Filistin meselesi gerçekten içimizi yaraladı, zaten öteden beri bizi hüzünlendiren bir konu. Tekrardan İsrail'in vahşetiyle sarsılmış vaziyetteyiz. Tabi 6 günde 6 bin bombanın atıldığı bir yerden bahsediyoruz. Afganistan'da bir yılda o kadar atılmış.

Sincan'dan daha küçük bir yerden bahsediyoruz. Neredeyse Sincan’ın 3 te 1’i kadar bir alan ve 2,5 milyon insan yaşıyor ve diyorlar ki 24 saat veriyoruz Gazze’den çıkmanız için. Bu hiç insani değil, bırakın insaniliği hiçbir kelimeyle tarif edilecek bir şey değil. İşte hastaneyi bombalayacağım, yani böyle bir savaş hukuku olabilir mi, böyle bir insanlık hukuku olabilir mi?
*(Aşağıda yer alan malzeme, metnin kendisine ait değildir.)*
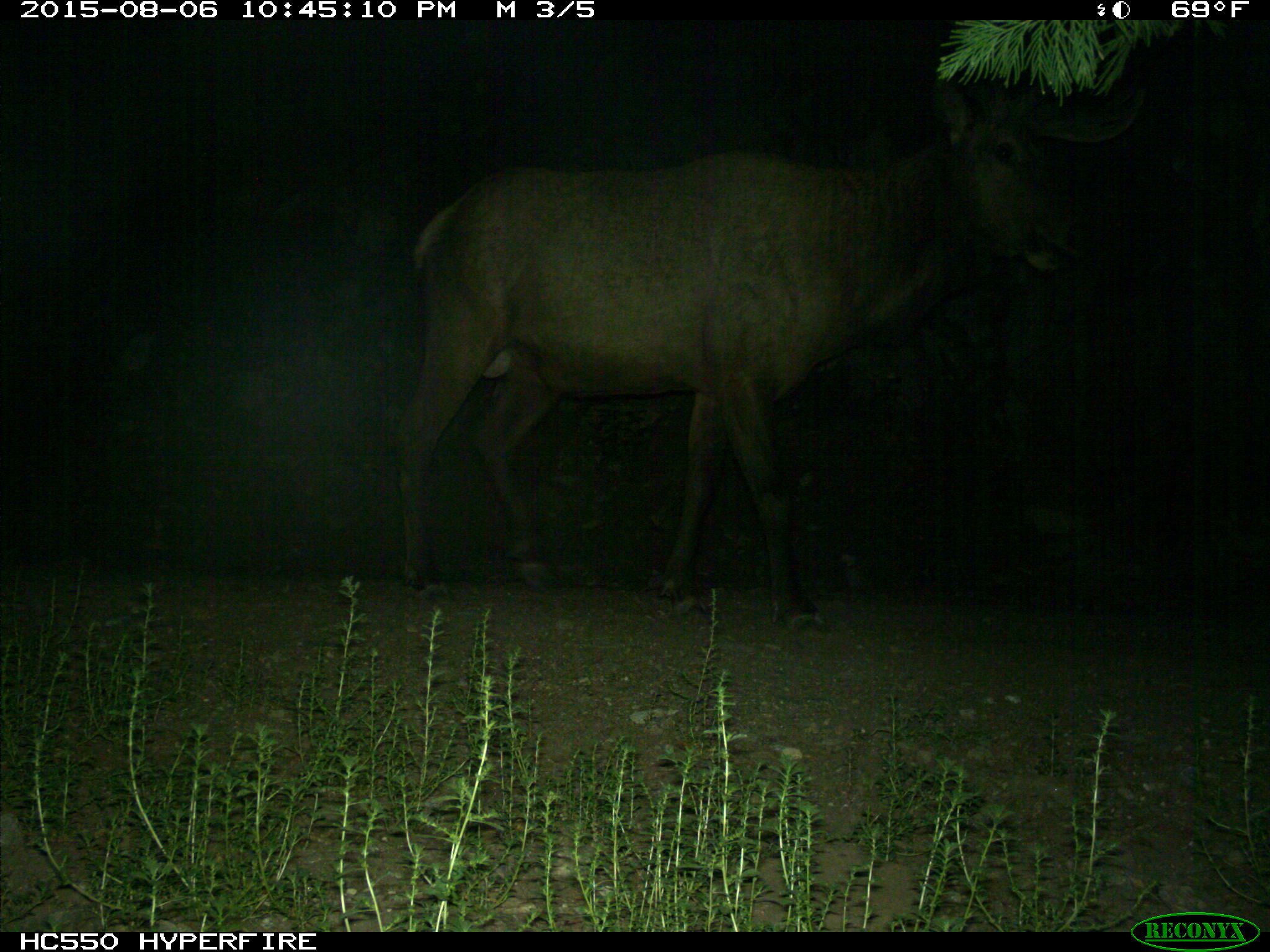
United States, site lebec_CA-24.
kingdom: Animalia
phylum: Chordata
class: Mammalia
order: Artiodactyla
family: Cervidae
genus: Cervus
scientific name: Cervus canadensis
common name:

Cenevre protokolüne de, ek sözleşmesine de, her türlü savaş hukukuna da aykırı. İsrail adeta dünyanın şımarık çocuğu olmuş durumda ne yapsa tolere ediliyor. Ama insanlık bu kadar ölemez diyorum. Türkiye'nin çok gür bir sesi var, Cumhurbaşkanımızın çok gür bir sesi var. Ve başkenti Doğu Kudüs olan Filistin Devleti'nin asla ertelenemeyeceğini haykırdı. Ama bakıyoruz Arap liginden yeterli bir reaksiyon yok. İslam Devletleri'nden yok. İşte başka memleketlerden yeterli bir reaksiyon yok. Yani işte beyaz fosfor bombasına kadar kullanıyor İsrail. Bunun hiçbir şekilde savaş hukukunda da yeri yok. Yani sivillere, silah tutmayan yaşlıya, gence, hastaya, çocuğa, kadına, hamileye sen nasıl ateş edersin, nasıl onları öldürebilirsin, bu bir soykırımdır adeta.

Allah inşallah meseleyi tersine döndürür. Dünyada yeterli reaksiyon oluşur, bunlara haddini bildirirler ve Filistin’e insanca yaşam ortamı sağlanır. Ve bağımsız Filistin devleti de inşallah kurulur diyorum.